— Begin DOCUMENT —

[Intel-gfx] [PATCH 4/4] drm/i915/bios: do not discard address space
Lucas De Marchi
lucas.demarchi at intel.com
Fri Nov 8 18:18:52 UTC 2019
On Fri, Nov 08, 2019 at 01:14:03PM +0200, Jani Nikula wrote:
>On Thu, 07 Nov 2019, Lucas De Marchi <lucas.demarchi at intel.com> wrote:
>> When we are mapping the VBT through pci_map_rom() we may not be allowed
>> to simply discard the address space and go on reading the memory. After
>> checking on my test system that dumping the rom via sysfs I could
>> actually get the correct vbt, I decided to change the implementation to
>> use the same approach, by calling memcpy_fromio().
>>
>> In order to avoid copying the entire oprom this implements a simple
>> memmem() searching for "$VBT". Contrary to the previous implementation
>> this also takes care of not issuing unaligned PCI reads that would
>> otherwise get translated into more even more reads. I also vaguely
>> remember unaligned reads failing in the past with some devices.
>>
>> Also make sure we copy only the VBT and not the entire oprom that is
>> usually much larger.
>
>So you have
>
>1. a fix to unaligned reads
unaligned io reads, yes
>
>2. an optimization to avoid reading individual bytes four times
it was by no means an optimization. Not reading the same byte 4 bytes is
there actually to stop doing the unaligned IO reads. You can't have (2)
without (1) unless you switch to ioreadb() and add a shift (which may
not be a bad idea.
>
>3. respecting __iomem and copying (I guess these are tied together)
>
>Seems to me that really should be at least three patches. Not
>necessarily in the above order.
(3) is actually the most important I think, so I will start by that.
>
>Follow-up: store pointer to the oprom vbt somewhere under i915->vbt, and
>have debugfs i915_vbt() handle that properly.
I don't think this is needed. The thing I'm doing here is the same as
what can be accomplished by reading the rom from sysfs:
find /sys/bus/pci/devices/*/ -name rom
... choose one
echo 1 > rom # to allow reading the rom
hexdump -C rom
>
>>
>> Signed-off-by: Lucas De Marchi <lucas.demarchi at intel.com>
>> ---
>> drivers/gpu/drm/i915/display/intel_bios.c | 95 +++++++++++++++++++----
>> 1 file changed, 79 insertions(+), 16 deletions(-)
>>
>> diff --git a/drivers/gpu/drm/i915/display/intel_bios.c b/drivers/gpu/drm/i915/display/intel_bios.c
>> index 671bbce6ba5b..c401e90b7cf1 100644
>> --- a/drivers/gpu/drm/i915/display/intel_bios.c
>> +++ b/drivers/gpu/drm/i915/display/intel_bios.c
>> @@ -1806,31 +1806,88 @@ bool intel_bios_is_valid_vbt(const void *buf, size_t size)
>> return vbt;
>> }
>>
>> -static const struct vbt_header *find_vbt(void __iomem *oprom, size_t size)

— End DOCUMENT —

Translate this sentence from the i915 patch discussion into Spanish: "Also make sure we copy only the VBT and not the entire oprom that is usually much larger."

— Begin PROVIDED RECORDS —

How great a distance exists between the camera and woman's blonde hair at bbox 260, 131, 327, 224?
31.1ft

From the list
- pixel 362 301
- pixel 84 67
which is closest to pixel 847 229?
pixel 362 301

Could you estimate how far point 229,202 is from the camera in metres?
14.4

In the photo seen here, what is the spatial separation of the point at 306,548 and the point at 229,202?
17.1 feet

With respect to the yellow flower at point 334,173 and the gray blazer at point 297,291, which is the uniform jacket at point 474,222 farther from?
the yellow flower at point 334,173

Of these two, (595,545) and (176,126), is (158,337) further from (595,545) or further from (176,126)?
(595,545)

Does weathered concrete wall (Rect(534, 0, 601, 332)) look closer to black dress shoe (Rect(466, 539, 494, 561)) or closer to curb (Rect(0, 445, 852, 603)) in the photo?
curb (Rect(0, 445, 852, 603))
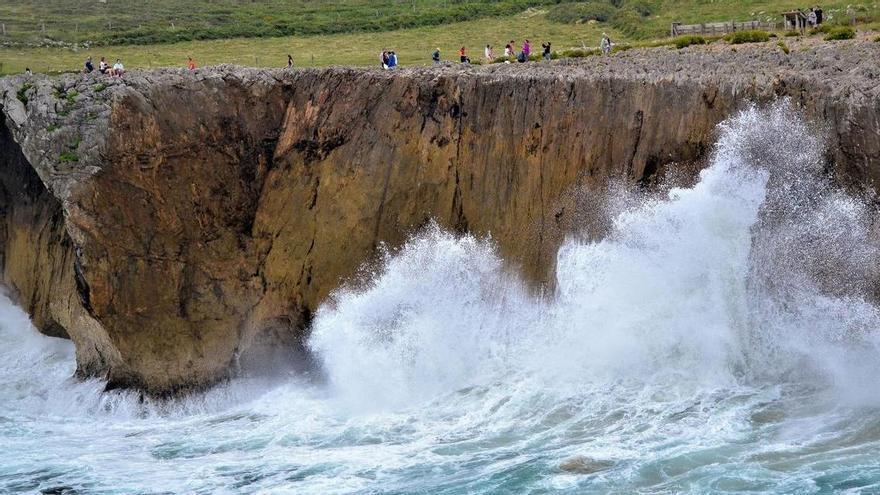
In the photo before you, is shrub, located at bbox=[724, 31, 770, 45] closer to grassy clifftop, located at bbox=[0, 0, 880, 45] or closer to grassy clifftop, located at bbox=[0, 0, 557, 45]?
grassy clifftop, located at bbox=[0, 0, 880, 45]

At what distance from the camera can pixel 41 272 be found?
101 feet

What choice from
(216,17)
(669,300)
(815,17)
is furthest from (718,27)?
(216,17)

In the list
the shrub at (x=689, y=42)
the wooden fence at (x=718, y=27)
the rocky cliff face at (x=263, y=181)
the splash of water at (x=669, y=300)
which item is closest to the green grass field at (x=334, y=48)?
the wooden fence at (x=718, y=27)

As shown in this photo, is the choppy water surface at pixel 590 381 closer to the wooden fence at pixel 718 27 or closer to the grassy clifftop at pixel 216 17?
the wooden fence at pixel 718 27

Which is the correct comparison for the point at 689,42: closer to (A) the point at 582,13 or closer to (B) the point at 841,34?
(B) the point at 841,34

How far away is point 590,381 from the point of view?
21.6m

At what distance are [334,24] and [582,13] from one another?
1105 cm

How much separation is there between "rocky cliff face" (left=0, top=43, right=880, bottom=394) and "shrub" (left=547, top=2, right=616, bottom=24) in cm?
1982

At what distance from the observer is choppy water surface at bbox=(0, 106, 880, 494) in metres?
18.1

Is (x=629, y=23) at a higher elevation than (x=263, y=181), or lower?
higher

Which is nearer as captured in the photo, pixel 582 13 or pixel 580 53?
pixel 580 53

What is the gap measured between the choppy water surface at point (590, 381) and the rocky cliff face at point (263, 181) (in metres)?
0.89

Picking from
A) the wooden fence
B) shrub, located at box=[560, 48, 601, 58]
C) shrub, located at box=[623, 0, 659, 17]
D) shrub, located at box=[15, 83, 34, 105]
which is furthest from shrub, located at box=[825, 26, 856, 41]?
shrub, located at box=[15, 83, 34, 105]

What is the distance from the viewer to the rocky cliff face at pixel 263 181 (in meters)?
24.5
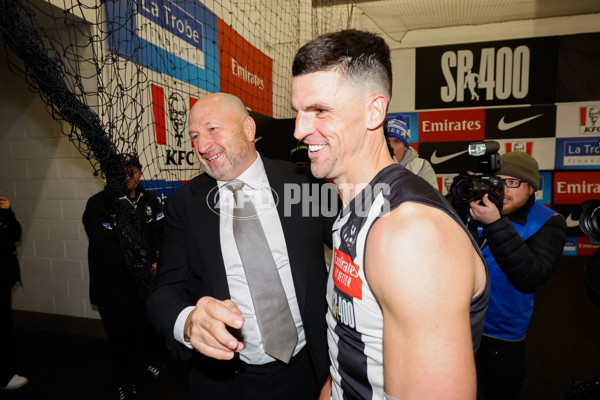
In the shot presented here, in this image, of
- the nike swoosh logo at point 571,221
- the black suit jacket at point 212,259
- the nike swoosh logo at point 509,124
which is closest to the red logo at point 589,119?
the nike swoosh logo at point 509,124

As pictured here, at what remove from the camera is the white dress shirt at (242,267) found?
4.04 feet

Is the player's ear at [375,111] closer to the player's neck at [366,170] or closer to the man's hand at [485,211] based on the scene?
the player's neck at [366,170]

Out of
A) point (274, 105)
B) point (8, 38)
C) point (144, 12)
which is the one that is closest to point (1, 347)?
point (8, 38)

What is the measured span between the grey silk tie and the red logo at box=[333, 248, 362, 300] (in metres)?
0.45

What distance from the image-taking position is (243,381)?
4.06 ft

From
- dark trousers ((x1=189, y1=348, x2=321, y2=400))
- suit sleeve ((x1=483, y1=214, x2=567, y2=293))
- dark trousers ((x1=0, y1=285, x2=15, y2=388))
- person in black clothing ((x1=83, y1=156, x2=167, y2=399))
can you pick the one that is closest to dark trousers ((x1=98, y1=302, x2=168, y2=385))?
person in black clothing ((x1=83, y1=156, x2=167, y2=399))

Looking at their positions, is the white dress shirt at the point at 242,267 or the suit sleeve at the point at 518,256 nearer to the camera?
the white dress shirt at the point at 242,267

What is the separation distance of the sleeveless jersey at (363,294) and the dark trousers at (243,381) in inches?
17.6

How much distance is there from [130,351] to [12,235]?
1230 millimetres

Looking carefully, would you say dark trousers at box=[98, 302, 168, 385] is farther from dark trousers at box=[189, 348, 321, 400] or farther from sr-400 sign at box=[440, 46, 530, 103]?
sr-400 sign at box=[440, 46, 530, 103]

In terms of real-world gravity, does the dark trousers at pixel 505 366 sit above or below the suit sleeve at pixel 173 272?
below

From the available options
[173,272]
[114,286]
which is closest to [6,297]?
[114,286]

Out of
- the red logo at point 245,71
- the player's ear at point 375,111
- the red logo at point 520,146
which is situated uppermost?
the red logo at point 245,71

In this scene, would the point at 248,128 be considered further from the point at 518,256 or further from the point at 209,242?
the point at 518,256
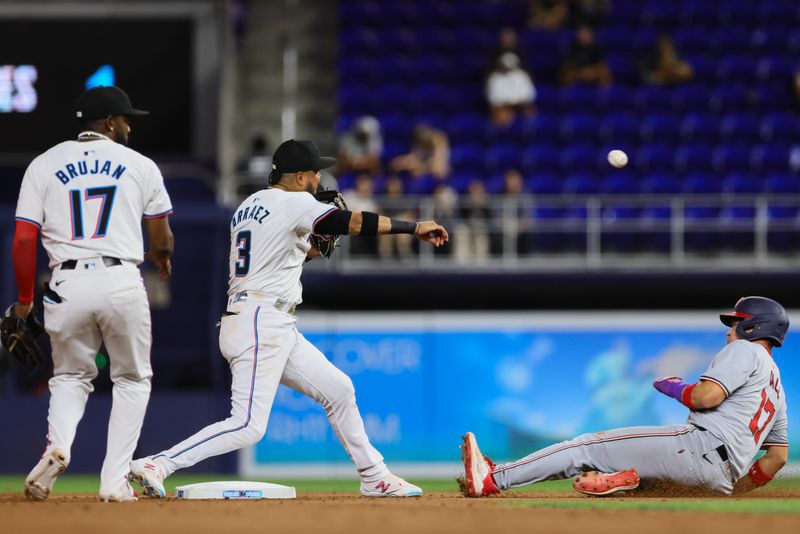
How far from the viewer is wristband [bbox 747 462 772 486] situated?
7355 millimetres

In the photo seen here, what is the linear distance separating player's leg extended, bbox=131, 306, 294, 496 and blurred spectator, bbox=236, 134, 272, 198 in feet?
25.7

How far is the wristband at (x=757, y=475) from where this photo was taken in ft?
24.1

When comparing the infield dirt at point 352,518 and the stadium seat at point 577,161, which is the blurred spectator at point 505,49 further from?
the infield dirt at point 352,518

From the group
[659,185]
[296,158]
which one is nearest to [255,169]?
[659,185]

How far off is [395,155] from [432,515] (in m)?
11.2

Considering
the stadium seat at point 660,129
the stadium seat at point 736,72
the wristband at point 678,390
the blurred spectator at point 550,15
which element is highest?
the blurred spectator at point 550,15

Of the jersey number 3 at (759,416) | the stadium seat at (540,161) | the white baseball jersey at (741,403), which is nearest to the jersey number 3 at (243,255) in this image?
the white baseball jersey at (741,403)

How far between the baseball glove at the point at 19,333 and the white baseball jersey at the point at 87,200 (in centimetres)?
41

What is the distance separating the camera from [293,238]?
711 cm

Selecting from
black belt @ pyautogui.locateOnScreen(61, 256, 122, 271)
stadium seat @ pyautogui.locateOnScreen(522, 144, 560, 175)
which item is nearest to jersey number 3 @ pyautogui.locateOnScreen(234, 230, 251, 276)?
black belt @ pyautogui.locateOnScreen(61, 256, 122, 271)

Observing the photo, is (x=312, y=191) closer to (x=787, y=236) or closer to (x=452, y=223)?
(x=452, y=223)

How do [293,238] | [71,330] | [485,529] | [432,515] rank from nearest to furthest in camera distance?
[485,529], [432,515], [71,330], [293,238]

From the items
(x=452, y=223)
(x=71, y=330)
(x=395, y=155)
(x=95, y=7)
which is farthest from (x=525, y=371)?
(x=71, y=330)

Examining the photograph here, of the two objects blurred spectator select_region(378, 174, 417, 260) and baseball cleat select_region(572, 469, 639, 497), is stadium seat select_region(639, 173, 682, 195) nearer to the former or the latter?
blurred spectator select_region(378, 174, 417, 260)
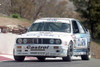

— End PROVIDED RECORDS —

> [WRITTEN SOLUTION]: Además, asegurarse de copiar solo la VBT y no toda la oprom, que suele ser mucho más grande.